WORK INSTRUCTIONS: Please count the lines in the data below that contain the string "closer", treating uppercase and lowercase as different. Reply with the number alone.

++++ DATASET CONTENT

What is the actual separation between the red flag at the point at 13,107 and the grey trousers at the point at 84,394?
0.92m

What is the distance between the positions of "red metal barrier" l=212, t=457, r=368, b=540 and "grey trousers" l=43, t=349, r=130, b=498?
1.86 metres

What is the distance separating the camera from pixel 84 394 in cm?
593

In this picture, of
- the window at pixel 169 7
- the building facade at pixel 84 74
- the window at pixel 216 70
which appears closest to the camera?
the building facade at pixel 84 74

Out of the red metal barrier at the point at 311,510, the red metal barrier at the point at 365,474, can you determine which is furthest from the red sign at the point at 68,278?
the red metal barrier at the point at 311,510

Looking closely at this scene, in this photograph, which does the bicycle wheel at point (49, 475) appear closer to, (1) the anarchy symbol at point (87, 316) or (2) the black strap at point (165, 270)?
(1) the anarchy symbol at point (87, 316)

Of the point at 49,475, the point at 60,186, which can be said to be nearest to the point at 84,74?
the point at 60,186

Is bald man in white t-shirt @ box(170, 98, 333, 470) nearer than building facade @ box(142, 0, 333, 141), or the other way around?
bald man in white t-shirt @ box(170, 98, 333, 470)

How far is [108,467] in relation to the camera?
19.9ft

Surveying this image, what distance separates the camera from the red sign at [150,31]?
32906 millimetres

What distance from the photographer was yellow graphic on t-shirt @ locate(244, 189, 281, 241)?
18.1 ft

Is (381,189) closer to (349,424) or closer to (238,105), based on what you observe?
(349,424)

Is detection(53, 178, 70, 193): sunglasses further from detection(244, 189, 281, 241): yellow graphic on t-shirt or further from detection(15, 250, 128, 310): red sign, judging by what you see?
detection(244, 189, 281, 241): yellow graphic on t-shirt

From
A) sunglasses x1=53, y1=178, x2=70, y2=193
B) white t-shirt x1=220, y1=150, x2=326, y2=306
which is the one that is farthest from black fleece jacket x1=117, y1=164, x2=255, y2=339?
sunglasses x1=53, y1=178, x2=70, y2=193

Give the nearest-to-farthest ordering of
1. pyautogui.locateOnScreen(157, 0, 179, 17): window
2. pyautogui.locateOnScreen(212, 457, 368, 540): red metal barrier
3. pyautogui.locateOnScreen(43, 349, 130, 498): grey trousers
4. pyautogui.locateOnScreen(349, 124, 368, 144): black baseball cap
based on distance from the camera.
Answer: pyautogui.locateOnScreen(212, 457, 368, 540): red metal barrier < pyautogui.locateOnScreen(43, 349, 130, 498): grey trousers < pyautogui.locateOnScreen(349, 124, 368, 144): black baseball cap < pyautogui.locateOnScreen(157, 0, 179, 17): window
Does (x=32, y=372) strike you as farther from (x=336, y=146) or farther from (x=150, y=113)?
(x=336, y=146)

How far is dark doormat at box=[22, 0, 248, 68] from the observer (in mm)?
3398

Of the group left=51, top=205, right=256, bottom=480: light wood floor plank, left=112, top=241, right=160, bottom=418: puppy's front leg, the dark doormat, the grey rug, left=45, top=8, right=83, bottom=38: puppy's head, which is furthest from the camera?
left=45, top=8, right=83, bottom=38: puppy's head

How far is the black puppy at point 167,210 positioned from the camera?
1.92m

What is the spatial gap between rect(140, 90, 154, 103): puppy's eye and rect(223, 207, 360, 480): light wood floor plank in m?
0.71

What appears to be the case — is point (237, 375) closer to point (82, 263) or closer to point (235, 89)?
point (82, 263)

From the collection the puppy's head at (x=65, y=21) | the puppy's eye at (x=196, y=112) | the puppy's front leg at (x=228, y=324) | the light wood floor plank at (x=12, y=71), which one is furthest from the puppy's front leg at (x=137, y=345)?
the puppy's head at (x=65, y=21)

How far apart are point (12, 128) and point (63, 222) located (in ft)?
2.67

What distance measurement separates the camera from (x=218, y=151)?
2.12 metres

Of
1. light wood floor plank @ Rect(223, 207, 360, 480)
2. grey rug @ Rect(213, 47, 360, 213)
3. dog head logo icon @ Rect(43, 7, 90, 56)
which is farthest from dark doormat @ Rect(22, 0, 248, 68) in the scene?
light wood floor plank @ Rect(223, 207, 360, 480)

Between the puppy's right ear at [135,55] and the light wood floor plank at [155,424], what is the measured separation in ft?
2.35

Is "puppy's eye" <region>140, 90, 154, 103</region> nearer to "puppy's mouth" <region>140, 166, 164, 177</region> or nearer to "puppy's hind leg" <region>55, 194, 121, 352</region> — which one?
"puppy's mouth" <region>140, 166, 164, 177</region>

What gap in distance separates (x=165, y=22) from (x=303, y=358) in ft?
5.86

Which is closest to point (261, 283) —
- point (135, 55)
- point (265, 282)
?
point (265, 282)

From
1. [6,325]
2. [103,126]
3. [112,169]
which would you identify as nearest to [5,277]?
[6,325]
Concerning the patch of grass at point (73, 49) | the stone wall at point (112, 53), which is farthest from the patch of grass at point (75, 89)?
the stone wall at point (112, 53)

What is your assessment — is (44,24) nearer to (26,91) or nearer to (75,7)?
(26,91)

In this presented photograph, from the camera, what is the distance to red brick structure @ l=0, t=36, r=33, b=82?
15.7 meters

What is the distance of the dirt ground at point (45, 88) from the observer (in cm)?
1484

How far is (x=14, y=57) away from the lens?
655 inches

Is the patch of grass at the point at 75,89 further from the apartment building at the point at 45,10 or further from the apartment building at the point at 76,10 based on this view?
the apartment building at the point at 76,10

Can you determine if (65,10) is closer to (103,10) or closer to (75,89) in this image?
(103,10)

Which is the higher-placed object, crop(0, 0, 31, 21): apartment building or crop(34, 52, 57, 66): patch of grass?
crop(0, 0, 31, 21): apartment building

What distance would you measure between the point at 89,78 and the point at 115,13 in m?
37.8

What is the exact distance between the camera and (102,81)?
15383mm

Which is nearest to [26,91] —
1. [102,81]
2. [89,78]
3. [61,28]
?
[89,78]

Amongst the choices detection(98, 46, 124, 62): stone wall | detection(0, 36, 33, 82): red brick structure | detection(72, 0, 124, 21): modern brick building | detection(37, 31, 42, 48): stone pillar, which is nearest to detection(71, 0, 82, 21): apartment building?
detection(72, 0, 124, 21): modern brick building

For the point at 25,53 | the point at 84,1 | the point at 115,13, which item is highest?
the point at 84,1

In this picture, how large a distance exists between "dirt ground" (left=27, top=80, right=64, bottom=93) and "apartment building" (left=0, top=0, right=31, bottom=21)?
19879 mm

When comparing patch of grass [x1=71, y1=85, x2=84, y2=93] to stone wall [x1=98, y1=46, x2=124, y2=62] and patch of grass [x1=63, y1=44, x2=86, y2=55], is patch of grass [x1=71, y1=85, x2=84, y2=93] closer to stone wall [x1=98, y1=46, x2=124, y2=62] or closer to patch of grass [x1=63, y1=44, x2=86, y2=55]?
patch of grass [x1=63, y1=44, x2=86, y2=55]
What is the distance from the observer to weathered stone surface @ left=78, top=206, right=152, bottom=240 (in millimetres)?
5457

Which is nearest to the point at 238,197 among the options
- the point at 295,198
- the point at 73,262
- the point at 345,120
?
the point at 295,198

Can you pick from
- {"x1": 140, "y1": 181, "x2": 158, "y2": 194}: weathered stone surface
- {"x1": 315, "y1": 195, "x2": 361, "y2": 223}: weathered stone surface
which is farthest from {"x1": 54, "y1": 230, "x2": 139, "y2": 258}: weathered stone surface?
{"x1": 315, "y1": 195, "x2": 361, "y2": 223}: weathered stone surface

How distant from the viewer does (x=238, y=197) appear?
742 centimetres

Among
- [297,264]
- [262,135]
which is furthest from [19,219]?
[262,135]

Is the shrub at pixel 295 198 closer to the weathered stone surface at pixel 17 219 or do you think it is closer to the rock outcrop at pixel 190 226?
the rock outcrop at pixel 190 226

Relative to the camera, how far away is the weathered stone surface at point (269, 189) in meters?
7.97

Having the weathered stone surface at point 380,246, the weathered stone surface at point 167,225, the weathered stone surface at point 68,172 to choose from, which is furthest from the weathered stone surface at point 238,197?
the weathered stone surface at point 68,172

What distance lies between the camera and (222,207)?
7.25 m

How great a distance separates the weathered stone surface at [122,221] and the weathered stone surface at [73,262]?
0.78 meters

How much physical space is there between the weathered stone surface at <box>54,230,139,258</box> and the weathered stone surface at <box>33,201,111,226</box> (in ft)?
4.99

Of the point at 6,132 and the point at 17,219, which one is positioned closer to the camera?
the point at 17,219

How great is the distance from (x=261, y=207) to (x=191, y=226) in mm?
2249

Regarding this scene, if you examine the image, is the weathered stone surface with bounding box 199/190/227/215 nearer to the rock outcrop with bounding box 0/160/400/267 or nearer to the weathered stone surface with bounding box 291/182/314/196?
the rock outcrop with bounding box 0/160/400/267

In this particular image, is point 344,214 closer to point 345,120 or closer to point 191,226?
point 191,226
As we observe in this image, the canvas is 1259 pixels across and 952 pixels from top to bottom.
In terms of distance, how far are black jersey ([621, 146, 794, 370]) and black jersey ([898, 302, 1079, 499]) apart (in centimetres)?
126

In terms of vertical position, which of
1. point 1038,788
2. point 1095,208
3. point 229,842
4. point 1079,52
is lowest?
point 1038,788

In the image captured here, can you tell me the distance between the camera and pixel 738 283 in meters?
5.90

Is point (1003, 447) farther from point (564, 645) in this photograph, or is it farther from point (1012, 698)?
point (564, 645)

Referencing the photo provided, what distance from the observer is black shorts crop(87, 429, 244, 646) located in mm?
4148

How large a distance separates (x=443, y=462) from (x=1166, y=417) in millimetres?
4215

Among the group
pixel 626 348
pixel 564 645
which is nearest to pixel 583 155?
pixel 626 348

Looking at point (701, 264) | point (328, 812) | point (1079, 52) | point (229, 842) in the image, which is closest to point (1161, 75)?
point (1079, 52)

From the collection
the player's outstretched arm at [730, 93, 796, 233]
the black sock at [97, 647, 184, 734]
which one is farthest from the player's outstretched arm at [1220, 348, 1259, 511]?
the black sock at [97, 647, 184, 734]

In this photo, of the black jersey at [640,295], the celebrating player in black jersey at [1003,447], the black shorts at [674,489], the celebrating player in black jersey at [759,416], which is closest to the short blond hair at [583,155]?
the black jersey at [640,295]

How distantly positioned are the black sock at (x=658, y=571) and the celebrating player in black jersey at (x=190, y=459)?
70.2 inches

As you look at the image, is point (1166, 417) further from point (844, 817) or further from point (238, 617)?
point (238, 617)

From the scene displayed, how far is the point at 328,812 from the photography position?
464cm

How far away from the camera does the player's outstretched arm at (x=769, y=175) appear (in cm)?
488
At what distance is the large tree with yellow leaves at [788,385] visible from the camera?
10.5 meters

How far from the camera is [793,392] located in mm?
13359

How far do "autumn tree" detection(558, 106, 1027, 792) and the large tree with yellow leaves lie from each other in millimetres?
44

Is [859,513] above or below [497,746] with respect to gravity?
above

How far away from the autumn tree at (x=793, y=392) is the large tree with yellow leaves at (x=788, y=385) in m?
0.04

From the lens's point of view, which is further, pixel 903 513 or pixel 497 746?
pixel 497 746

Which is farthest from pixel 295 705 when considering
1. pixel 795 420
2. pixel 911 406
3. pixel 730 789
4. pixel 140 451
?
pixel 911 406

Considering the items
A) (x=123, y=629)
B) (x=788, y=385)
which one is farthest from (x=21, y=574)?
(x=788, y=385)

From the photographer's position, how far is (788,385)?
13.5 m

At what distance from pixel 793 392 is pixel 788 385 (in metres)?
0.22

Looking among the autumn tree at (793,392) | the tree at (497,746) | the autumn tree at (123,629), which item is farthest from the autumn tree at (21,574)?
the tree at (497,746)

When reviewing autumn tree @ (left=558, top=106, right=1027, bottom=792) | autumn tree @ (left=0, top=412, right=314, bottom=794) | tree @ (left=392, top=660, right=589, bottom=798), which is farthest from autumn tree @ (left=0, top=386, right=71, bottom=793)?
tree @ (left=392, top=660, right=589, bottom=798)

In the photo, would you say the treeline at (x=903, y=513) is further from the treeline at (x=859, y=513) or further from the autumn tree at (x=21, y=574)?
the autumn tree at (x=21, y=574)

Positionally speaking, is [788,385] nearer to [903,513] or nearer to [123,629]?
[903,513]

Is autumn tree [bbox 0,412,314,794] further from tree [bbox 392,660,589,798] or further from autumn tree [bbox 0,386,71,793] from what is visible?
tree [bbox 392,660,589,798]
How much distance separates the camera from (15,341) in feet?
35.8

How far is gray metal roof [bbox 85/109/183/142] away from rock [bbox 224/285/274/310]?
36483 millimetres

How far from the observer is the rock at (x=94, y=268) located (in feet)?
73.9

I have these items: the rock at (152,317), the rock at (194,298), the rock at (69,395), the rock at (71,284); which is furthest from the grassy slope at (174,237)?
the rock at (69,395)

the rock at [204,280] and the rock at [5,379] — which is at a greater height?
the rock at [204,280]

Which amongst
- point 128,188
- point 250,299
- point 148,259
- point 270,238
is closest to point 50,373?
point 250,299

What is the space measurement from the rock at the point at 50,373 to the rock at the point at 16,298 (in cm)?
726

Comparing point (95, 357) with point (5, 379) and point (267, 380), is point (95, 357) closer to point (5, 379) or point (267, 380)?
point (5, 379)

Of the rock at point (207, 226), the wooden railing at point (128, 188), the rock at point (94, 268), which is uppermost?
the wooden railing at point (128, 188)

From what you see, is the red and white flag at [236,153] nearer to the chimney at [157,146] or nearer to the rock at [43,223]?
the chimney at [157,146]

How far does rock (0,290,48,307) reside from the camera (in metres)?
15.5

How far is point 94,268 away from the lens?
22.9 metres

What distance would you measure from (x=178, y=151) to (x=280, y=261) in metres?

++++++++

EXERCISE OUTPUT: 9